Wer meine Storys kennt weiß, dass kein Charakter zu kurz kommen soll. Daher ist diese Story möglichst nah an den Filmen angelehnt. Für Hinweise auf eventuelle Fehler bin ich jederzeit dankbar.

Worum geht's: Wills Schicksal hat sich erfüllt, wie es scheint. Die Dutchman hat einen Kapitän. Doch als sich der Himmel verdunkelt und die See unbezähmbar wird, müssen Jack Sparrow und Elizabeth Swan sich fragen, was hinter der sich erhebenden Dunkelheit steckt.

Die Dutchman

Stiefelriemen Bill Turner holte die Segel ein. Das raue Tau konnte seinen alten, doch starken Fingern nichts anhaben. Mit der Kraft eines Seemanns zog er an und allmählich faltete sich das Tangbehangene Segel der Dutchman zusammen. Zu seiner Linken stand sein Sohn, William Turner. Der Kapitän der Flying Dutchman und tat seinerseits sein Bestes, um das Hauptsegel hoch zu ziehen.

Es war ein Knochenjob. Bill wusste es. Zwar hatte er sich in seiner ganzen Zeit auf der Dutchman noch nie so stark und lebendig gefühlt, doch das änderte alles nichts an der Tatsache, dass er und sein Sohn einen Job zu tun hatten, der jedem normalen Mann irgendwann die Kraft raubte.

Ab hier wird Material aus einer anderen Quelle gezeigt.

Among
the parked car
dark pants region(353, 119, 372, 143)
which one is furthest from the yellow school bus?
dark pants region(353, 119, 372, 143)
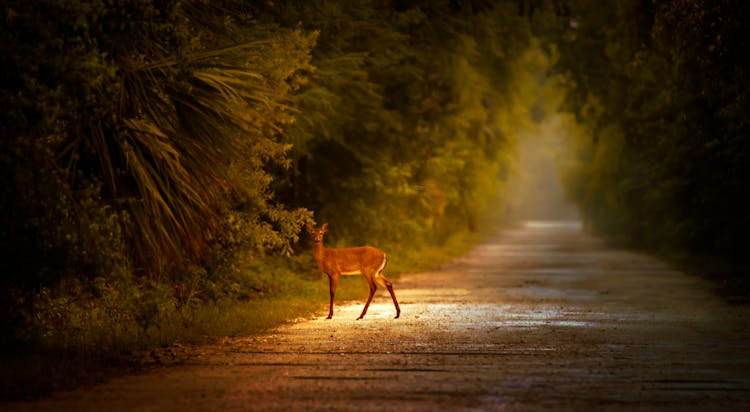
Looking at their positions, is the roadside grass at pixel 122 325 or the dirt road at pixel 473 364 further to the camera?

Acht Mann. Mehr waren sie nicht. Acht Mann, um die Dutchman zu segeln und die ihnen aufgetragene Aufgabe zu erledigen. Die Seelen der auf dem Meer verstorbenen überzusetzen. William hatte die Crew wählen lassen nach dem Kampf gegen die East India Traiding Company. Und die meisten hatten die Chance ergriffen und waren mit den Seelen hinüber gegangen. Nur drei waren geblieben, unschlüssig, ob sie nach ihrem gottlosen Leben den Schritt auf die andere Seite wagen sollten.

Zunächst hatte Will es nicht gewagt, neue Leute anzuheuern. Sein Gewissen… Die Leute waren an die Dutchman gebunden, ob William es nun wollte oder nicht. Jedem, dem er die Zeit schenken würde, ein Leben fortzuführen, wurden die 100 Jahre auferlegt. Und 100 Jahre konnten verdammt lange sein, wusste Bill. Aber die Arbeit war hart, das Leben karg und nicht gerade abwechslungsreich. Fünf Leute… die Kräfte begannen zu schwinden und William erkannte, dass es so nicht weiter gehen konnte.

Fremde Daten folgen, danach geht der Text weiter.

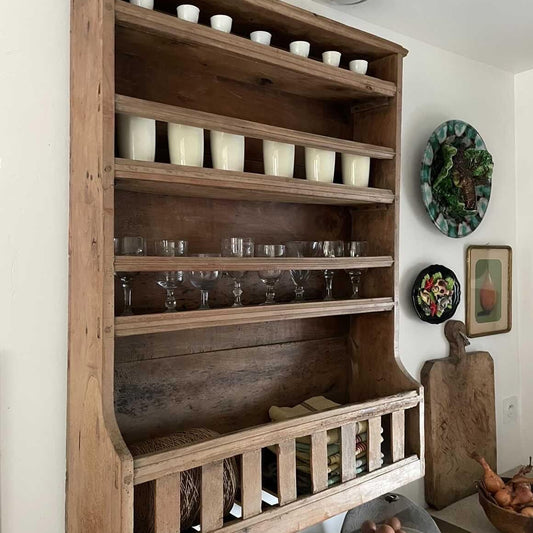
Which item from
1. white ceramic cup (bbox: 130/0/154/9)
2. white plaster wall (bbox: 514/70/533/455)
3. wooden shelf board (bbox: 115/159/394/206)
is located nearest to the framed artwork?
white plaster wall (bbox: 514/70/533/455)

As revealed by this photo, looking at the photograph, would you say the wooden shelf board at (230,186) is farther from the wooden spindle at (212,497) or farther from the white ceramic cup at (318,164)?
the wooden spindle at (212,497)

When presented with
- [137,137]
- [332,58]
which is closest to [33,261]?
[137,137]

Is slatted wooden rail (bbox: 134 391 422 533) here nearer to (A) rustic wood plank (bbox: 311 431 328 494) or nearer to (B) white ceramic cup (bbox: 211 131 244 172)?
(A) rustic wood plank (bbox: 311 431 328 494)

Bill wagte einen Blick nach links, doch ohne das Tau los zu lassen. Drei Männer waren oben auf dem Mast, vier versuchten mit aller Kraft das Segel einzuholen. Mr. O'Connely stand am Ruder. William sah nicht gut aus, fand Bill. Seine Haut, war sie doch am Anfang ihrer Reise so braun und gesund gewesen, hatte ein blasses, fast geisterhaftes Weiß angenommen. Seine Hände, waren sie auch noch so rau, zitterten vor Anstrengung, als er Zug um Zug das Tau zu sich zog.

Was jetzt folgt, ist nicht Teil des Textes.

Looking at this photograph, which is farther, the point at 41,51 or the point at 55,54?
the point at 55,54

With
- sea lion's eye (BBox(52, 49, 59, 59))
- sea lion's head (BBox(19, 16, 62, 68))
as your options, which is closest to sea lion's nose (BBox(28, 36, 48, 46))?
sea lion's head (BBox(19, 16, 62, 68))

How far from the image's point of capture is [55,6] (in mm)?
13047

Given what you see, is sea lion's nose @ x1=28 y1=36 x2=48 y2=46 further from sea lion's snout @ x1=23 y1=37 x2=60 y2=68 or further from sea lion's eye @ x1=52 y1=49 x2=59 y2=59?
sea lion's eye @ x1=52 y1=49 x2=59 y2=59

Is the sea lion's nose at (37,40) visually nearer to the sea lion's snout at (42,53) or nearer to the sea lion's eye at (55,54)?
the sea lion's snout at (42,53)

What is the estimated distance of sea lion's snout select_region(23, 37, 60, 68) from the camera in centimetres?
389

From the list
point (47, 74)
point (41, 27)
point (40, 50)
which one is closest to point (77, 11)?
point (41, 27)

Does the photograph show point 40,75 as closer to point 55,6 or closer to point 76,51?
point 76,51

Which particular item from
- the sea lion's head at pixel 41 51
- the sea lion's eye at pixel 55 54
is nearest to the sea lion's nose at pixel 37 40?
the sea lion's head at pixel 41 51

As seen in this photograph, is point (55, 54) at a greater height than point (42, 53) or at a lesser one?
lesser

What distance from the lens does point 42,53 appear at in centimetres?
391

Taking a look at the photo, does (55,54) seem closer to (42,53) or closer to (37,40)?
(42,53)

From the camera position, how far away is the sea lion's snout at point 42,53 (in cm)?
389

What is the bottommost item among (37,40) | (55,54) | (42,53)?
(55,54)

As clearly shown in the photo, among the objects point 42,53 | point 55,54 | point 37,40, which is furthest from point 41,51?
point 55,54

Er hatte begonnen, die tüchtigen Seemänner, welche sie kurz vor dem sicheren Tod fanden, zu fragen, ob sie anheuern wollten. Die welche keine Furcht zeigten, überzusetzen, ließ William ohne weiteres gehen. Aber nicht selten wurde er von den Zögernden gefragt, ob sie denn fürchten müssten, was sie erwartete. Dann lächelte William immer sanft, schüttelte den Kopf und führte sie hinüber. Gerade mal drei Männer hatten sie seit Anfang ihrer Reise für sich gewinnen können.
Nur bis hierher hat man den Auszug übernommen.